• [WHAT THE TASK REQUIRES]
Print the listing below word for word, leaving out the pictures.
── DATA SUPPLIED ──
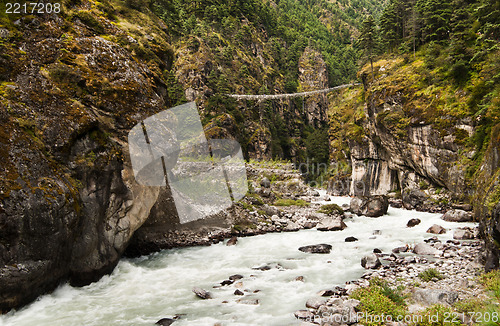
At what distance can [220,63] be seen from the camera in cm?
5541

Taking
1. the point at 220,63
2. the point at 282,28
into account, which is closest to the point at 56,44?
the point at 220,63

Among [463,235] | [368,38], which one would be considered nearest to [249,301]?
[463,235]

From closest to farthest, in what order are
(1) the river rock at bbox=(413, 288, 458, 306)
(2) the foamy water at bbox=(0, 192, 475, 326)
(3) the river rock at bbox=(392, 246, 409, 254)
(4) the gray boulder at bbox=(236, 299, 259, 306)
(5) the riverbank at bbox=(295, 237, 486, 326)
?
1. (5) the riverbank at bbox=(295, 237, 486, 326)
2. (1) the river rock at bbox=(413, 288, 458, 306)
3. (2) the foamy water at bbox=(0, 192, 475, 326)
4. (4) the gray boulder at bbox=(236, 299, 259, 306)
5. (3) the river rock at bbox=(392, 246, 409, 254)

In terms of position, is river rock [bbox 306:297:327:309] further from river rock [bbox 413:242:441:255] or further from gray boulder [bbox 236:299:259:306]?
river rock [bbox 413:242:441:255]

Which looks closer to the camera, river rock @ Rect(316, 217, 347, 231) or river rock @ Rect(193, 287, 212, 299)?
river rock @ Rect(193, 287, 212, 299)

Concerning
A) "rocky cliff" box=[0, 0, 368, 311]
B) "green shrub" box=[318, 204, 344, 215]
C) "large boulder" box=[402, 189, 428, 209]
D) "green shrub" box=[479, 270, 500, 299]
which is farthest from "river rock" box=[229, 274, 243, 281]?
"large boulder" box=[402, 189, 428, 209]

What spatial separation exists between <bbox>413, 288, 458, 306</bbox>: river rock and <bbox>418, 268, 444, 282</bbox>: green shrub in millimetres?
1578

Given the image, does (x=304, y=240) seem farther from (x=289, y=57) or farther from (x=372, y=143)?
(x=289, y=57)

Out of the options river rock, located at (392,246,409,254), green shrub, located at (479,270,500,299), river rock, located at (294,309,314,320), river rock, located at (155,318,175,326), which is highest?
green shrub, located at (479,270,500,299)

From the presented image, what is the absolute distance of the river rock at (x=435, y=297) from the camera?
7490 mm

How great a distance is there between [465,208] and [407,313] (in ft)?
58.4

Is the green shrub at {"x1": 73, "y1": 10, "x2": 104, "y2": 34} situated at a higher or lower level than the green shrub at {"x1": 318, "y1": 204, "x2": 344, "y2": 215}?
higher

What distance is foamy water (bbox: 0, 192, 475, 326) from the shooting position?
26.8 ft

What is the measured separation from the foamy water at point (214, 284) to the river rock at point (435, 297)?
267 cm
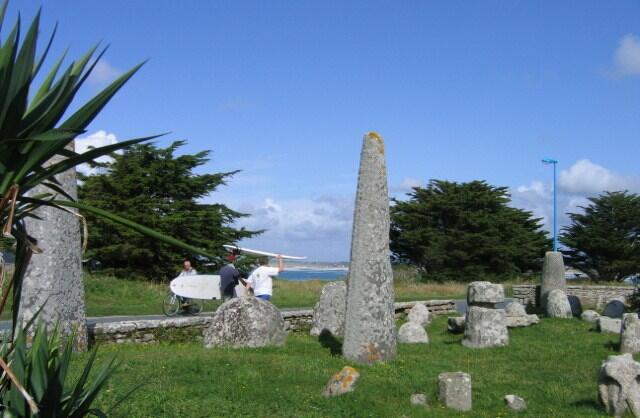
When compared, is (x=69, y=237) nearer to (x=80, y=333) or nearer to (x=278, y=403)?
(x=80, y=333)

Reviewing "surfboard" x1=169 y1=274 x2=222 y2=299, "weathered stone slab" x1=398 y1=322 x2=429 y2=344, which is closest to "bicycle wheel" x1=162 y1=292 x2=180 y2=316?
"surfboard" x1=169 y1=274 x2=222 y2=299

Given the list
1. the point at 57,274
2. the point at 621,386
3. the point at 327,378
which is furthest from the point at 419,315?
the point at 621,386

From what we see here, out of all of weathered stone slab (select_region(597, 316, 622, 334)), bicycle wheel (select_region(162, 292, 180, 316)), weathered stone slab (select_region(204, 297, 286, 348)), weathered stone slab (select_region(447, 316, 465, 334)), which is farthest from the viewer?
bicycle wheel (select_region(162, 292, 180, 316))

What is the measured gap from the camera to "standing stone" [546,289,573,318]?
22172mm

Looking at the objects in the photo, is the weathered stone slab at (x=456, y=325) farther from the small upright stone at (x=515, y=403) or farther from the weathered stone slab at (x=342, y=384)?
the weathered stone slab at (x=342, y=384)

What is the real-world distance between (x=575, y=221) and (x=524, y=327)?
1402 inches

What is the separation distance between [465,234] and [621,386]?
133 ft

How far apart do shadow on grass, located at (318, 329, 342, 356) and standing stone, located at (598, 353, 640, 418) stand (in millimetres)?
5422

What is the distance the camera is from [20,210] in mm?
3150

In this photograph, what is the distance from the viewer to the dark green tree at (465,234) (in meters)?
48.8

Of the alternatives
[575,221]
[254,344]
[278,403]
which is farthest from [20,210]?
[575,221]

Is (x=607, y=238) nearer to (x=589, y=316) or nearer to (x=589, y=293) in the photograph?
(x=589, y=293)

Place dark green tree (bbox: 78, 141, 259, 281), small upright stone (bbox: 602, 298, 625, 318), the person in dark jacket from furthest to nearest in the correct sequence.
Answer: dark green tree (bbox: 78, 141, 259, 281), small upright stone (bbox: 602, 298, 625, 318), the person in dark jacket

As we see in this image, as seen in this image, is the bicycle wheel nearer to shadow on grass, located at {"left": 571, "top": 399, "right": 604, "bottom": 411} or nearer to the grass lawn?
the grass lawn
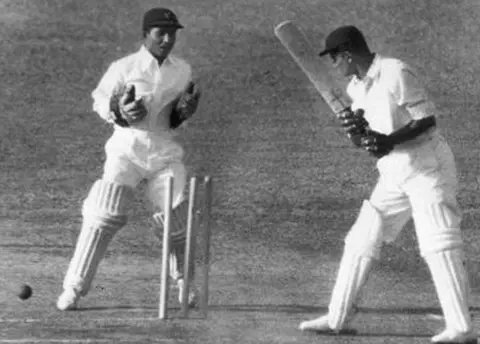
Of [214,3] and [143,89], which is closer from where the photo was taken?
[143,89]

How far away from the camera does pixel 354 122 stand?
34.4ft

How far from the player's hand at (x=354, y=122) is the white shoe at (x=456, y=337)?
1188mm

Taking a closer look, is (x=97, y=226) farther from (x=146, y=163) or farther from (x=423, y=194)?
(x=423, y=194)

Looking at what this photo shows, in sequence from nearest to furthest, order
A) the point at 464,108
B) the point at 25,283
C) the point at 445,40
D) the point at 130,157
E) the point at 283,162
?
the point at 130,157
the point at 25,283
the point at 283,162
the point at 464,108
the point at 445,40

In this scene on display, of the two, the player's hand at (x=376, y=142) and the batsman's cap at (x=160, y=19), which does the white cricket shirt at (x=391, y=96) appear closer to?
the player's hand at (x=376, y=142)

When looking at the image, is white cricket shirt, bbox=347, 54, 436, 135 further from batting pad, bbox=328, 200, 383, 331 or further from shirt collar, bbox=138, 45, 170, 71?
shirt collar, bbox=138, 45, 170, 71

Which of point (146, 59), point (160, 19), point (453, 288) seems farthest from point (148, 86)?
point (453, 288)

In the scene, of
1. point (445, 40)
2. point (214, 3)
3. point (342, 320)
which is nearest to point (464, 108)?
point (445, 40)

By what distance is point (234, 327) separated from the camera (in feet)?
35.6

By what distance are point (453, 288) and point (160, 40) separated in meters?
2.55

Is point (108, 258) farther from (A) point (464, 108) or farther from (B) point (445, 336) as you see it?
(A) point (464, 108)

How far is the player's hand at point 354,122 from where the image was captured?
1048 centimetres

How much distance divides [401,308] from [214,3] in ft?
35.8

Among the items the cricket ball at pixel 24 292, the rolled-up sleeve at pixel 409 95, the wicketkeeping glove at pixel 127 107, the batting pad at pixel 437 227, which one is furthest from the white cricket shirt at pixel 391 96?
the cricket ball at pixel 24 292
───
• [RESPONSE TO THE TASK]
At what distance can [220,63] be seen from the camera in cm?
5541

Taking
1. the point at 220,63
2. the point at 282,28
into account, which is closest to the point at 56,44?
the point at 220,63

Among [463,235] | [368,38], which one would be considered nearest to [249,301]?
[463,235]

From closest to farthest, in what order are
(1) the river rock at bbox=(413, 288, 458, 306)
(2) the foamy water at bbox=(0, 192, 475, 326)
(3) the river rock at bbox=(392, 246, 409, 254)
(4) the gray boulder at bbox=(236, 299, 259, 306)
(5) the riverbank at bbox=(295, 237, 486, 326)
?
1. (5) the riverbank at bbox=(295, 237, 486, 326)
2. (1) the river rock at bbox=(413, 288, 458, 306)
3. (2) the foamy water at bbox=(0, 192, 475, 326)
4. (4) the gray boulder at bbox=(236, 299, 259, 306)
5. (3) the river rock at bbox=(392, 246, 409, 254)

In terms of position, is river rock [bbox 306:297:327:309] further from river rock [bbox 413:242:441:255] or further from gray boulder [bbox 236:299:259:306]?
river rock [bbox 413:242:441:255]

Which looks closer to the camera, river rock @ Rect(316, 217, 347, 231) or river rock @ Rect(193, 287, 212, 299)?
river rock @ Rect(193, 287, 212, 299)

Concerning
A) "rocky cliff" box=[0, 0, 368, 311]
B) "green shrub" box=[318, 204, 344, 215]
C) "large boulder" box=[402, 189, 428, 209]
D) "green shrub" box=[479, 270, 500, 299]
which is farthest from "river rock" box=[229, 274, 243, 281]?
"large boulder" box=[402, 189, 428, 209]

What spatial separation exists between <bbox>413, 288, 458, 306</bbox>: river rock and <bbox>418, 268, 444, 282</bbox>: green shrub in millimetres?
1578

Given the image, does (x=304, y=240) seem farther from (x=289, y=57) or farther from (x=372, y=143)?
(x=289, y=57)

Out of the options river rock, located at (392,246,409,254), green shrub, located at (479,270,500,299), river rock, located at (294,309,314,320), river rock, located at (155,318,175,326), which is highest?
green shrub, located at (479,270,500,299)

From the presented image, what is the absolute distance of the river rock at (x=435, y=297) from the camera?
7490 mm

How great a distance is there between [465,208] and [407,313] (in ft)?
58.4

Is the green shrub at {"x1": 73, "y1": 10, "x2": 104, "y2": 34} situated at a higher or lower level than the green shrub at {"x1": 318, "y1": 204, "x2": 344, "y2": 215}?
higher

What distance is foamy water (bbox: 0, 192, 475, 326) from the shooting position?
26.8 ft

What is the measured separation from the foamy water at point (214, 284) to the river rock at point (435, 297)?
267 cm
When compared, is (x=69, y=237) nearer to (x=80, y=333) or nearer to (x=278, y=403)?
(x=80, y=333)

Reviewing "surfboard" x1=169 y1=274 x2=222 y2=299, "weathered stone slab" x1=398 y1=322 x2=429 y2=344, which is closest to "bicycle wheel" x1=162 y1=292 x2=180 y2=316?
"surfboard" x1=169 y1=274 x2=222 y2=299

Given the list
1. the point at 57,274
2. the point at 621,386
3. the point at 327,378
which is furthest from the point at 419,315?
the point at 621,386

From what we see here, out of all of weathered stone slab (select_region(597, 316, 622, 334)), bicycle wheel (select_region(162, 292, 180, 316)), weathered stone slab (select_region(204, 297, 286, 348)), weathered stone slab (select_region(447, 316, 465, 334)), which is farthest from the viewer?
bicycle wheel (select_region(162, 292, 180, 316))

What is the measured gap from the camera to "standing stone" [546,289,573,318]?
22172mm

Looking at the objects in the photo, is the weathered stone slab at (x=456, y=325) farther from the small upright stone at (x=515, y=403) or farther from the weathered stone slab at (x=342, y=384)?
the weathered stone slab at (x=342, y=384)

What is the real-world distance between (x=575, y=221) and (x=524, y=327)?
1402 inches

What is the separation distance between [465,234] and [621,386]?
133 ft

How far apart do shadow on grass, located at (318, 329, 342, 356) and standing stone, located at (598, 353, 640, 418) stand (in millimetres)?
5422

What is the distance the camera is from [20,210] in mm?
3150

In this photograph, what is the distance from the viewer to the dark green tree at (465,234) (in meters)?
48.8

Of the alternatives
[575,221]
[254,344]
[278,403]
which is farthest from [20,210]?
[575,221]

Is (x=607, y=238) nearer to (x=589, y=316) or nearer to (x=589, y=293) in the photograph?
(x=589, y=293)

Place dark green tree (bbox: 78, 141, 259, 281), small upright stone (bbox: 602, 298, 625, 318), the person in dark jacket from furthest to nearest in the correct sequence.
Answer: dark green tree (bbox: 78, 141, 259, 281), small upright stone (bbox: 602, 298, 625, 318), the person in dark jacket

As we see in this image, as seen in this image, is the bicycle wheel nearer to shadow on grass, located at {"left": 571, "top": 399, "right": 604, "bottom": 411} or nearer to the grass lawn?
the grass lawn
Of [214,3] and [143,89], which is closer from where the photo was taken?
[143,89]

How far away from the camera does pixel 354 122 stand?
34.4ft

How far from the player's hand at (x=354, y=122) is the white shoe at (x=456, y=337)?
1188mm

Taking a closer look, is (x=97, y=226) farther from (x=146, y=163) or farther from (x=423, y=194)?
(x=423, y=194)

Looking at what this photo shows, in sequence from nearest to furthest, order
A) the point at 464,108
B) the point at 25,283
C) the point at 445,40
D) the point at 130,157
E) the point at 283,162
?
the point at 130,157
the point at 25,283
the point at 283,162
the point at 464,108
the point at 445,40

In this scene on display, of the two, the player's hand at (x=376, y=142) and the batsman's cap at (x=160, y=19), which does the white cricket shirt at (x=391, y=96) appear closer to?
the player's hand at (x=376, y=142)

When looking at the image, is white cricket shirt, bbox=347, 54, 436, 135 further from batting pad, bbox=328, 200, 383, 331 or further from shirt collar, bbox=138, 45, 170, 71?
shirt collar, bbox=138, 45, 170, 71

Which of point (146, 59), point (160, 19), point (453, 288) seems farthest from point (148, 86)?
point (453, 288)

In the scene, of
1. point (445, 40)
2. point (214, 3)
3. point (342, 320)
which is nearest to point (464, 108)?
point (445, 40)

By what distance is point (234, 327) separated from the camera (in feet)?
35.6

By what distance are point (453, 288) and point (160, 40) separated in meters?
2.55

Is point (108, 258) farther from (A) point (464, 108) or farther from (B) point (445, 336) as you see it?
(A) point (464, 108)

How far is the player's hand at point 354,122 from where the image was captured?
1048 centimetres

How much distance divides [401,308] from [214,3] in ft?
35.8

Among the items the cricket ball at pixel 24 292, the rolled-up sleeve at pixel 409 95, the wicketkeeping glove at pixel 127 107, the batting pad at pixel 437 227, which one is furthest from the white cricket shirt at pixel 391 96?
the cricket ball at pixel 24 292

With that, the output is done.